Retour sur la Guerre d'Espagne

Publié le par Henri LOURDOU

 

Anthony BEEVOR « La guerre d'Espagne », 2006, traduit de l'anglais par JF Sené en 2006, Le Livre de Poche n° 31 153, novembre 2008, 894 p.

Cette nouvelle synthèse historique d'un auteur anglais , déjà remarqué pour ses récits de la bataille de Stalingrad et de la chute de Berlin, a la particularité d'intégrer la consultation d'archives soviétiques et allemandes récemment rendues accessibles.

Elle confirme d'abord malheureusement, au-delà des pires suppositions, le rôle néfaste de l'Allemagne nazie, mais aussi de l'URSS dans cette guerre.

L'apport militaire des nazis a été décisif dans la victoire de Franco. Inversement, les pressions et conceptions politico-militaires des staliniens ont joué un rôle décisif dans la défaite du camp républicain.

Par ailleurs est confirmé le caractère impitoyable et systématique de la répression franquiste, tandis que les divisions du camp républicain font ressortir le gâchis humain de tant de bonnes volontés si mal dirigées.

C'est le cas en particulier de tous ces militants libertaires, sans doute les plus solides moralement, désarmés par l'apolitisme de la plupart de leurs dirigeants, partagés entre l'opportunisme le plus béat face aux manoeuvres staliniennes et la radicalité idéologique intransigeante et stérile. Mais c'est également le cas des volontaires étrangers des Brigades Internationales, stupidement sacrifiés dans des offensives insensées et régulièrement épurés par la paranoïa stalinienne (André Marty, lui-même victime en 1952 d'une purge moins radicale, n'a pas volé son surnom de « boucher d'Albacete »).

Bref, on ressort de cet ouvrage avec un sentiment d'amertume. Fascistes et staliniens ont détruit le meilleur d'une génération qui aurait pu construire beaucoup plus tôt une Espagne libre et juste. Encore une fois on constate que la violence une fois déchaînée favorise les pires des idéologies : celles qui n'accordent aucun respect à la liberté individuelle.

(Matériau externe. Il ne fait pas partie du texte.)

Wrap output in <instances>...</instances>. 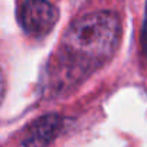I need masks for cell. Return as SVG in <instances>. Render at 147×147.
<instances>
[{
  "label": "cell",
  "mask_w": 147,
  "mask_h": 147,
  "mask_svg": "<svg viewBox=\"0 0 147 147\" xmlns=\"http://www.w3.org/2000/svg\"><path fill=\"white\" fill-rule=\"evenodd\" d=\"M63 121L56 114L42 115L35 120L25 131L22 144L25 147H46L61 133Z\"/></svg>",
  "instance_id": "3957f363"
},
{
  "label": "cell",
  "mask_w": 147,
  "mask_h": 147,
  "mask_svg": "<svg viewBox=\"0 0 147 147\" xmlns=\"http://www.w3.org/2000/svg\"><path fill=\"white\" fill-rule=\"evenodd\" d=\"M3 97H5V77H3L2 68H0V104H2Z\"/></svg>",
  "instance_id": "277c9868"
},
{
  "label": "cell",
  "mask_w": 147,
  "mask_h": 147,
  "mask_svg": "<svg viewBox=\"0 0 147 147\" xmlns=\"http://www.w3.org/2000/svg\"><path fill=\"white\" fill-rule=\"evenodd\" d=\"M58 20L56 7L48 0H25L20 10L23 29L33 36L49 33Z\"/></svg>",
  "instance_id": "7a4b0ae2"
},
{
  "label": "cell",
  "mask_w": 147,
  "mask_h": 147,
  "mask_svg": "<svg viewBox=\"0 0 147 147\" xmlns=\"http://www.w3.org/2000/svg\"><path fill=\"white\" fill-rule=\"evenodd\" d=\"M120 38L121 23L115 13L92 12L71 23L63 35V48L68 56L98 66L115 53Z\"/></svg>",
  "instance_id": "6da1fadb"
}]
</instances>
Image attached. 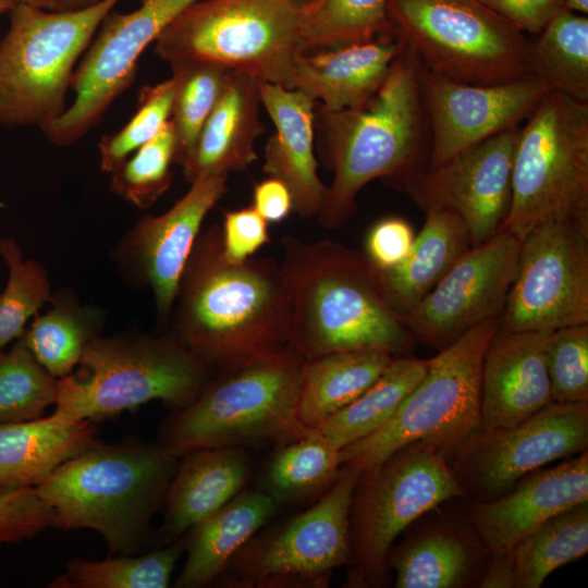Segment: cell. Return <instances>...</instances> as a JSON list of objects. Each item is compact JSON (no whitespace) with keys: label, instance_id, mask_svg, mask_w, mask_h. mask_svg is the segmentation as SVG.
Here are the masks:
<instances>
[{"label":"cell","instance_id":"obj_38","mask_svg":"<svg viewBox=\"0 0 588 588\" xmlns=\"http://www.w3.org/2000/svg\"><path fill=\"white\" fill-rule=\"evenodd\" d=\"M184 550L185 540L177 539L139 556L123 554L101 561L72 558L66 564V572L49 587L167 588Z\"/></svg>","mask_w":588,"mask_h":588},{"label":"cell","instance_id":"obj_6","mask_svg":"<svg viewBox=\"0 0 588 588\" xmlns=\"http://www.w3.org/2000/svg\"><path fill=\"white\" fill-rule=\"evenodd\" d=\"M79 364L84 378L58 379L56 409L61 421H98L161 401L174 409L191 404L216 376L168 331L157 335L97 336Z\"/></svg>","mask_w":588,"mask_h":588},{"label":"cell","instance_id":"obj_47","mask_svg":"<svg viewBox=\"0 0 588 588\" xmlns=\"http://www.w3.org/2000/svg\"><path fill=\"white\" fill-rule=\"evenodd\" d=\"M414 240V230L406 220L395 216L385 217L370 228L365 255L375 268L388 270L407 257Z\"/></svg>","mask_w":588,"mask_h":588},{"label":"cell","instance_id":"obj_39","mask_svg":"<svg viewBox=\"0 0 588 588\" xmlns=\"http://www.w3.org/2000/svg\"><path fill=\"white\" fill-rule=\"evenodd\" d=\"M174 97L170 120L175 135L173 163L191 158L199 133L217 105L230 70L200 61L170 62Z\"/></svg>","mask_w":588,"mask_h":588},{"label":"cell","instance_id":"obj_26","mask_svg":"<svg viewBox=\"0 0 588 588\" xmlns=\"http://www.w3.org/2000/svg\"><path fill=\"white\" fill-rule=\"evenodd\" d=\"M164 500L160 542L180 539L246 486L250 461L244 448H208L181 457Z\"/></svg>","mask_w":588,"mask_h":588},{"label":"cell","instance_id":"obj_22","mask_svg":"<svg viewBox=\"0 0 588 588\" xmlns=\"http://www.w3.org/2000/svg\"><path fill=\"white\" fill-rule=\"evenodd\" d=\"M551 330L499 327L481 371V430L510 427L553 403L546 351Z\"/></svg>","mask_w":588,"mask_h":588},{"label":"cell","instance_id":"obj_45","mask_svg":"<svg viewBox=\"0 0 588 588\" xmlns=\"http://www.w3.org/2000/svg\"><path fill=\"white\" fill-rule=\"evenodd\" d=\"M50 526V512L35 487L0 491V547L29 539Z\"/></svg>","mask_w":588,"mask_h":588},{"label":"cell","instance_id":"obj_44","mask_svg":"<svg viewBox=\"0 0 588 588\" xmlns=\"http://www.w3.org/2000/svg\"><path fill=\"white\" fill-rule=\"evenodd\" d=\"M546 360L553 402H588V323L553 330Z\"/></svg>","mask_w":588,"mask_h":588},{"label":"cell","instance_id":"obj_49","mask_svg":"<svg viewBox=\"0 0 588 588\" xmlns=\"http://www.w3.org/2000/svg\"><path fill=\"white\" fill-rule=\"evenodd\" d=\"M252 206L268 223L282 221L293 210L290 191L281 181L273 177L255 185Z\"/></svg>","mask_w":588,"mask_h":588},{"label":"cell","instance_id":"obj_32","mask_svg":"<svg viewBox=\"0 0 588 588\" xmlns=\"http://www.w3.org/2000/svg\"><path fill=\"white\" fill-rule=\"evenodd\" d=\"M588 551V502L550 517L525 536L507 554L511 588H539L558 567Z\"/></svg>","mask_w":588,"mask_h":588},{"label":"cell","instance_id":"obj_3","mask_svg":"<svg viewBox=\"0 0 588 588\" xmlns=\"http://www.w3.org/2000/svg\"><path fill=\"white\" fill-rule=\"evenodd\" d=\"M281 246L289 345L305 358L352 350L409 355L416 340L385 304L365 253L331 240L308 242L293 235L283 236Z\"/></svg>","mask_w":588,"mask_h":588},{"label":"cell","instance_id":"obj_4","mask_svg":"<svg viewBox=\"0 0 588 588\" xmlns=\"http://www.w3.org/2000/svg\"><path fill=\"white\" fill-rule=\"evenodd\" d=\"M177 460L160 443L98 442L35 488L50 512V526L93 529L110 552L132 554L164 505Z\"/></svg>","mask_w":588,"mask_h":588},{"label":"cell","instance_id":"obj_13","mask_svg":"<svg viewBox=\"0 0 588 588\" xmlns=\"http://www.w3.org/2000/svg\"><path fill=\"white\" fill-rule=\"evenodd\" d=\"M358 471L342 466L335 483L311 506L259 529L215 584L231 588H323L351 564L350 509Z\"/></svg>","mask_w":588,"mask_h":588},{"label":"cell","instance_id":"obj_17","mask_svg":"<svg viewBox=\"0 0 588 588\" xmlns=\"http://www.w3.org/2000/svg\"><path fill=\"white\" fill-rule=\"evenodd\" d=\"M519 126L499 133L441 163L394 182L425 212L449 210L465 223L471 246L502 228L512 197V164Z\"/></svg>","mask_w":588,"mask_h":588},{"label":"cell","instance_id":"obj_11","mask_svg":"<svg viewBox=\"0 0 588 588\" xmlns=\"http://www.w3.org/2000/svg\"><path fill=\"white\" fill-rule=\"evenodd\" d=\"M465 498L446 455L436 445L409 443L358 474L350 509L351 564L346 587L388 584L387 558L396 537L440 504Z\"/></svg>","mask_w":588,"mask_h":588},{"label":"cell","instance_id":"obj_48","mask_svg":"<svg viewBox=\"0 0 588 588\" xmlns=\"http://www.w3.org/2000/svg\"><path fill=\"white\" fill-rule=\"evenodd\" d=\"M523 33L538 35L561 11L564 0H479Z\"/></svg>","mask_w":588,"mask_h":588},{"label":"cell","instance_id":"obj_50","mask_svg":"<svg viewBox=\"0 0 588 588\" xmlns=\"http://www.w3.org/2000/svg\"><path fill=\"white\" fill-rule=\"evenodd\" d=\"M12 4H26L49 11H61L63 5L61 0H7Z\"/></svg>","mask_w":588,"mask_h":588},{"label":"cell","instance_id":"obj_53","mask_svg":"<svg viewBox=\"0 0 588 588\" xmlns=\"http://www.w3.org/2000/svg\"><path fill=\"white\" fill-rule=\"evenodd\" d=\"M13 7L14 4H12L11 2L7 0H0V14H2L3 12L10 11Z\"/></svg>","mask_w":588,"mask_h":588},{"label":"cell","instance_id":"obj_18","mask_svg":"<svg viewBox=\"0 0 588 588\" xmlns=\"http://www.w3.org/2000/svg\"><path fill=\"white\" fill-rule=\"evenodd\" d=\"M520 241L499 231L471 246L403 319L413 338L441 351L471 328L502 315Z\"/></svg>","mask_w":588,"mask_h":588},{"label":"cell","instance_id":"obj_23","mask_svg":"<svg viewBox=\"0 0 588 588\" xmlns=\"http://www.w3.org/2000/svg\"><path fill=\"white\" fill-rule=\"evenodd\" d=\"M259 91L274 125L265 146L262 172L287 187L299 217H317L327 186L317 173L316 101L299 90L264 81H259Z\"/></svg>","mask_w":588,"mask_h":588},{"label":"cell","instance_id":"obj_28","mask_svg":"<svg viewBox=\"0 0 588 588\" xmlns=\"http://www.w3.org/2000/svg\"><path fill=\"white\" fill-rule=\"evenodd\" d=\"M425 213L407 257L391 269L376 268L379 291L401 321L471 247L468 230L457 215L449 210Z\"/></svg>","mask_w":588,"mask_h":588},{"label":"cell","instance_id":"obj_2","mask_svg":"<svg viewBox=\"0 0 588 588\" xmlns=\"http://www.w3.org/2000/svg\"><path fill=\"white\" fill-rule=\"evenodd\" d=\"M420 69L416 54L404 45L365 105L339 111L315 107L318 155L333 173L316 217L322 228L345 225L359 192L371 181L391 185L428 164L430 136Z\"/></svg>","mask_w":588,"mask_h":588},{"label":"cell","instance_id":"obj_42","mask_svg":"<svg viewBox=\"0 0 588 588\" xmlns=\"http://www.w3.org/2000/svg\"><path fill=\"white\" fill-rule=\"evenodd\" d=\"M175 135L169 120L158 134L126 158L111 174V189L139 209H147L171 186Z\"/></svg>","mask_w":588,"mask_h":588},{"label":"cell","instance_id":"obj_24","mask_svg":"<svg viewBox=\"0 0 588 588\" xmlns=\"http://www.w3.org/2000/svg\"><path fill=\"white\" fill-rule=\"evenodd\" d=\"M403 46L391 33L321 52H299L284 87L321 101L329 111L358 108L381 87Z\"/></svg>","mask_w":588,"mask_h":588},{"label":"cell","instance_id":"obj_54","mask_svg":"<svg viewBox=\"0 0 588 588\" xmlns=\"http://www.w3.org/2000/svg\"><path fill=\"white\" fill-rule=\"evenodd\" d=\"M313 1H315V0H299V2L302 4H306V3H309V2H313Z\"/></svg>","mask_w":588,"mask_h":588},{"label":"cell","instance_id":"obj_35","mask_svg":"<svg viewBox=\"0 0 588 588\" xmlns=\"http://www.w3.org/2000/svg\"><path fill=\"white\" fill-rule=\"evenodd\" d=\"M528 44L530 75L588 102V17L563 10Z\"/></svg>","mask_w":588,"mask_h":588},{"label":"cell","instance_id":"obj_36","mask_svg":"<svg viewBox=\"0 0 588 588\" xmlns=\"http://www.w3.org/2000/svg\"><path fill=\"white\" fill-rule=\"evenodd\" d=\"M51 301L52 308L36 316L22 336L37 362L60 379L71 375L87 344L98 336L100 316L79 307L66 293H59Z\"/></svg>","mask_w":588,"mask_h":588},{"label":"cell","instance_id":"obj_27","mask_svg":"<svg viewBox=\"0 0 588 588\" xmlns=\"http://www.w3.org/2000/svg\"><path fill=\"white\" fill-rule=\"evenodd\" d=\"M279 506L264 490L243 489L213 514L196 524L185 540L184 566L176 588L215 584L235 553L274 516Z\"/></svg>","mask_w":588,"mask_h":588},{"label":"cell","instance_id":"obj_1","mask_svg":"<svg viewBox=\"0 0 588 588\" xmlns=\"http://www.w3.org/2000/svg\"><path fill=\"white\" fill-rule=\"evenodd\" d=\"M290 298L279 261H229L221 225L200 231L179 281L164 327L215 375L287 345Z\"/></svg>","mask_w":588,"mask_h":588},{"label":"cell","instance_id":"obj_9","mask_svg":"<svg viewBox=\"0 0 588 588\" xmlns=\"http://www.w3.org/2000/svg\"><path fill=\"white\" fill-rule=\"evenodd\" d=\"M299 0H198L156 39L158 57L218 64L285 86L301 52Z\"/></svg>","mask_w":588,"mask_h":588},{"label":"cell","instance_id":"obj_33","mask_svg":"<svg viewBox=\"0 0 588 588\" xmlns=\"http://www.w3.org/2000/svg\"><path fill=\"white\" fill-rule=\"evenodd\" d=\"M426 369L427 359L394 357L363 394L311 429L340 450L366 438L391 418Z\"/></svg>","mask_w":588,"mask_h":588},{"label":"cell","instance_id":"obj_7","mask_svg":"<svg viewBox=\"0 0 588 588\" xmlns=\"http://www.w3.org/2000/svg\"><path fill=\"white\" fill-rule=\"evenodd\" d=\"M499 319L485 321L427 359L424 378L391 418L341 450L342 466L370 469L417 441L439 448L450 461L481 430V371Z\"/></svg>","mask_w":588,"mask_h":588},{"label":"cell","instance_id":"obj_14","mask_svg":"<svg viewBox=\"0 0 588 588\" xmlns=\"http://www.w3.org/2000/svg\"><path fill=\"white\" fill-rule=\"evenodd\" d=\"M581 323H588V229L544 221L520 241L499 324L511 331H553Z\"/></svg>","mask_w":588,"mask_h":588},{"label":"cell","instance_id":"obj_25","mask_svg":"<svg viewBox=\"0 0 588 588\" xmlns=\"http://www.w3.org/2000/svg\"><path fill=\"white\" fill-rule=\"evenodd\" d=\"M260 105L259 79L230 70L194 151L182 167L189 184L201 175L244 171L257 159L255 143L265 132Z\"/></svg>","mask_w":588,"mask_h":588},{"label":"cell","instance_id":"obj_52","mask_svg":"<svg viewBox=\"0 0 588 588\" xmlns=\"http://www.w3.org/2000/svg\"><path fill=\"white\" fill-rule=\"evenodd\" d=\"M100 0H61L63 10H76L93 5Z\"/></svg>","mask_w":588,"mask_h":588},{"label":"cell","instance_id":"obj_8","mask_svg":"<svg viewBox=\"0 0 588 588\" xmlns=\"http://www.w3.org/2000/svg\"><path fill=\"white\" fill-rule=\"evenodd\" d=\"M550 220L588 229V102L556 90L519 126L511 206L500 231L522 241Z\"/></svg>","mask_w":588,"mask_h":588},{"label":"cell","instance_id":"obj_12","mask_svg":"<svg viewBox=\"0 0 588 588\" xmlns=\"http://www.w3.org/2000/svg\"><path fill=\"white\" fill-rule=\"evenodd\" d=\"M387 17L429 71L477 85L530 75L525 33L479 0H387Z\"/></svg>","mask_w":588,"mask_h":588},{"label":"cell","instance_id":"obj_16","mask_svg":"<svg viewBox=\"0 0 588 588\" xmlns=\"http://www.w3.org/2000/svg\"><path fill=\"white\" fill-rule=\"evenodd\" d=\"M198 0H143L128 13L110 11L97 38L74 71V102L41 127L57 146H68L95 126L112 101L135 79L146 47L187 7Z\"/></svg>","mask_w":588,"mask_h":588},{"label":"cell","instance_id":"obj_46","mask_svg":"<svg viewBox=\"0 0 588 588\" xmlns=\"http://www.w3.org/2000/svg\"><path fill=\"white\" fill-rule=\"evenodd\" d=\"M221 235L223 254L231 262L253 257L270 242L268 222L253 206L225 211Z\"/></svg>","mask_w":588,"mask_h":588},{"label":"cell","instance_id":"obj_20","mask_svg":"<svg viewBox=\"0 0 588 588\" xmlns=\"http://www.w3.org/2000/svg\"><path fill=\"white\" fill-rule=\"evenodd\" d=\"M226 180L228 175L199 176L169 210L143 217L121 244V260L151 290L163 329L203 221L226 192Z\"/></svg>","mask_w":588,"mask_h":588},{"label":"cell","instance_id":"obj_15","mask_svg":"<svg viewBox=\"0 0 588 588\" xmlns=\"http://www.w3.org/2000/svg\"><path fill=\"white\" fill-rule=\"evenodd\" d=\"M588 402H553L516 425L480 430L450 461L465 498L489 501L526 475L587 450Z\"/></svg>","mask_w":588,"mask_h":588},{"label":"cell","instance_id":"obj_41","mask_svg":"<svg viewBox=\"0 0 588 588\" xmlns=\"http://www.w3.org/2000/svg\"><path fill=\"white\" fill-rule=\"evenodd\" d=\"M0 256L9 270L7 285L0 294L1 350L24 333L29 318L52 296L46 269L34 259H24L14 238L0 240Z\"/></svg>","mask_w":588,"mask_h":588},{"label":"cell","instance_id":"obj_21","mask_svg":"<svg viewBox=\"0 0 588 588\" xmlns=\"http://www.w3.org/2000/svg\"><path fill=\"white\" fill-rule=\"evenodd\" d=\"M583 502H588L587 450L526 475L499 498L469 500L468 514L488 556H500L550 517Z\"/></svg>","mask_w":588,"mask_h":588},{"label":"cell","instance_id":"obj_5","mask_svg":"<svg viewBox=\"0 0 588 588\" xmlns=\"http://www.w3.org/2000/svg\"><path fill=\"white\" fill-rule=\"evenodd\" d=\"M305 357L291 345L216 375L187 406L174 409L160 444L177 458L208 448L283 444L304 436L297 396Z\"/></svg>","mask_w":588,"mask_h":588},{"label":"cell","instance_id":"obj_30","mask_svg":"<svg viewBox=\"0 0 588 588\" xmlns=\"http://www.w3.org/2000/svg\"><path fill=\"white\" fill-rule=\"evenodd\" d=\"M383 350H352L305 358L297 396V417L317 427L363 394L392 362Z\"/></svg>","mask_w":588,"mask_h":588},{"label":"cell","instance_id":"obj_31","mask_svg":"<svg viewBox=\"0 0 588 588\" xmlns=\"http://www.w3.org/2000/svg\"><path fill=\"white\" fill-rule=\"evenodd\" d=\"M470 540L436 526L390 549L387 565L395 571V587L460 588L473 583L481 563L478 548L483 546Z\"/></svg>","mask_w":588,"mask_h":588},{"label":"cell","instance_id":"obj_43","mask_svg":"<svg viewBox=\"0 0 588 588\" xmlns=\"http://www.w3.org/2000/svg\"><path fill=\"white\" fill-rule=\"evenodd\" d=\"M174 97L172 77L140 89L132 119L117 133L99 142L100 169L112 173L132 152L154 138L170 120Z\"/></svg>","mask_w":588,"mask_h":588},{"label":"cell","instance_id":"obj_10","mask_svg":"<svg viewBox=\"0 0 588 588\" xmlns=\"http://www.w3.org/2000/svg\"><path fill=\"white\" fill-rule=\"evenodd\" d=\"M119 1L76 10L26 4L10 10L0 41V125L41 128L64 112L74 64Z\"/></svg>","mask_w":588,"mask_h":588},{"label":"cell","instance_id":"obj_51","mask_svg":"<svg viewBox=\"0 0 588 588\" xmlns=\"http://www.w3.org/2000/svg\"><path fill=\"white\" fill-rule=\"evenodd\" d=\"M565 9L575 13L587 15L588 0H564Z\"/></svg>","mask_w":588,"mask_h":588},{"label":"cell","instance_id":"obj_40","mask_svg":"<svg viewBox=\"0 0 588 588\" xmlns=\"http://www.w3.org/2000/svg\"><path fill=\"white\" fill-rule=\"evenodd\" d=\"M57 394L58 379L37 362L22 335L0 353V424L41 418Z\"/></svg>","mask_w":588,"mask_h":588},{"label":"cell","instance_id":"obj_29","mask_svg":"<svg viewBox=\"0 0 588 588\" xmlns=\"http://www.w3.org/2000/svg\"><path fill=\"white\" fill-rule=\"evenodd\" d=\"M98 442L91 420L66 422L49 415L0 424V491L37 487Z\"/></svg>","mask_w":588,"mask_h":588},{"label":"cell","instance_id":"obj_19","mask_svg":"<svg viewBox=\"0 0 588 588\" xmlns=\"http://www.w3.org/2000/svg\"><path fill=\"white\" fill-rule=\"evenodd\" d=\"M420 84L430 136L429 166L519 126L552 90L534 75L477 85L451 79L422 65Z\"/></svg>","mask_w":588,"mask_h":588},{"label":"cell","instance_id":"obj_34","mask_svg":"<svg viewBox=\"0 0 588 588\" xmlns=\"http://www.w3.org/2000/svg\"><path fill=\"white\" fill-rule=\"evenodd\" d=\"M341 450L309 429L304 436L278 445L266 470L264 491L277 505L316 501L338 480Z\"/></svg>","mask_w":588,"mask_h":588},{"label":"cell","instance_id":"obj_37","mask_svg":"<svg viewBox=\"0 0 588 588\" xmlns=\"http://www.w3.org/2000/svg\"><path fill=\"white\" fill-rule=\"evenodd\" d=\"M391 33L387 0H315L302 4V53L363 42Z\"/></svg>","mask_w":588,"mask_h":588}]
</instances>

Et encore une fois, on s'interroge : comment aurait-on pu éviter d'en arriver là ?

Il est vrai que l'Espagne de 1936 comportait une polarisation extrême de la société favorisant cette issue violente. Pour autant, il n'y a pas de fatalité historique : à certains moments, il suffit de peu de chose pour faire bifurquer le cours des choses. Ici l'idéologie joue son rôle : la conscience claire du rôle néfaste de la violence en toutes circonstances fait partie des critères de décision politique à mettre en avant désormais.